Thursday, June 29, 2006


This particular car was actually the thirteenth 40-50 horsepower chasis built by Rolls-Royce, serial #60551, and, up until that time, the model was simply cataloged by the horsepower rating. It had no name nor had the famous Spirit of Ecstacy hood ornament been created for the Rolls-Royce by sculpter Charles Sykes. That wouldn't come until 1910.
When Claude Johnson saw the beautiful Roi-de-Belges Open Touring body that had been built for 60551 in London by Barker, coachmakers to the royal family, he decided it should have a proper name and, after some deliberation, christened it the Silver Ghost, which became popularly accepted designation for all subsequent 40-50 horsepower models.

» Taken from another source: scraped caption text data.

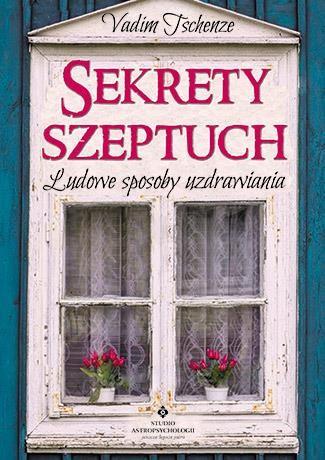 Sekrety szeptuch. Ludowe sposoby uzdrawiania Vadim Tschenze
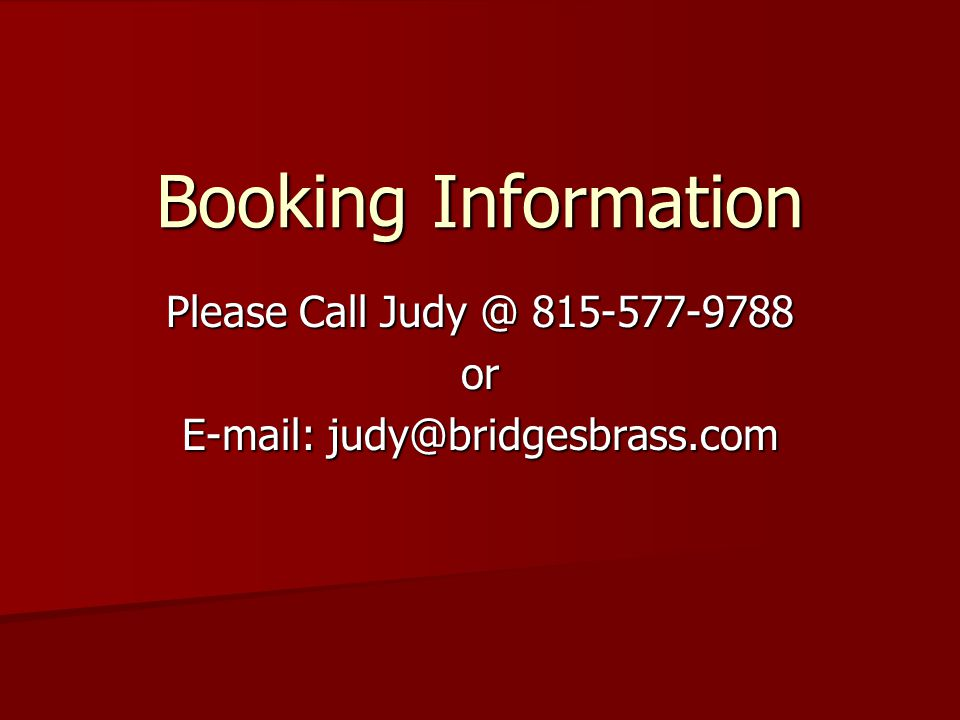 Booking Information Please Call Judy @ 815-577-9788 or E-mail: judy@bridgesbrass.com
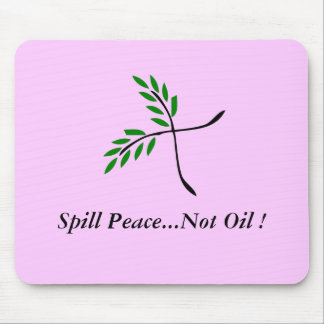 Spill Peace...Not Oil ! olive branches Mouse Pad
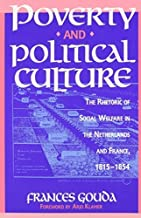 Poverty and Political Culture by Frances Gouda (1994-12-14)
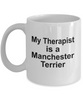 Manchester Terrier Dog Owner Lover Funny Gift Therapist White Ceramic Coffee Mug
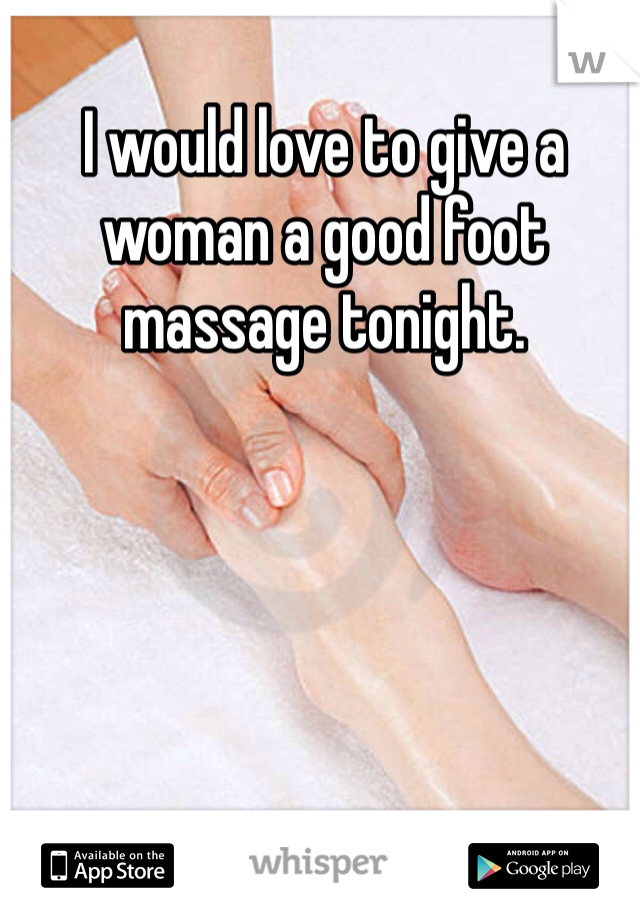 I would love to give a woman a good foot massage tonight.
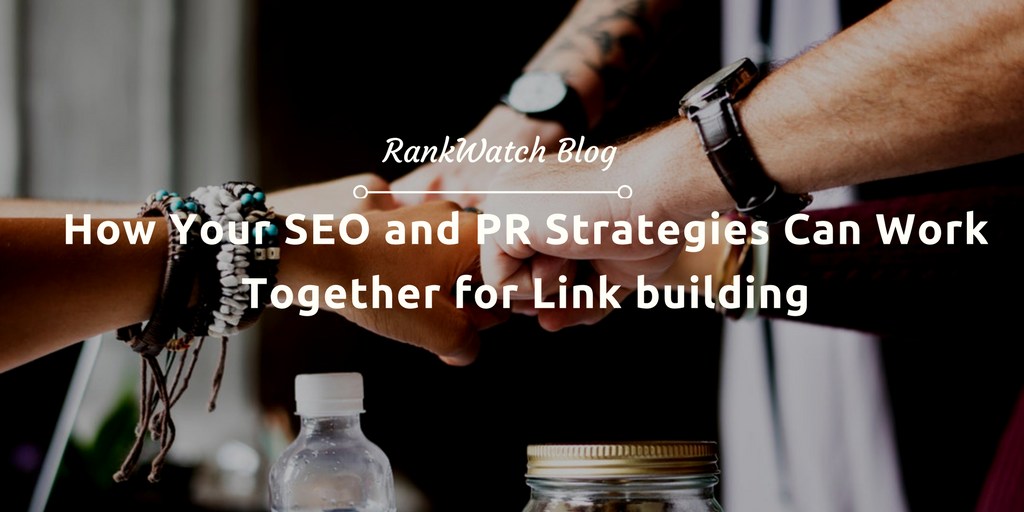 How Your SEO and PR Strategies Can Work Together for Link building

His definitions of the Silver Ghost's performance in 1907 are still appropriate nine decades later. After starting the engine with one or two turns of the hand crank, the 7-liter in-line six still comes to life with a near silent chuff, running so smoothly that there is barely a trace of movement in the body at an idle. Even under full throttle, the engine scacely makes a sound; there is just the rush of the wind blowing past as the Silver Ghost gathers speed.
The sheer elegance of this car has made it as timeless as it achievements. Back in July and August 1907, the Silver Ghost established a new record for reliability, covering 15,000 miles, driven day and night without a breakdown or unscheduled stop.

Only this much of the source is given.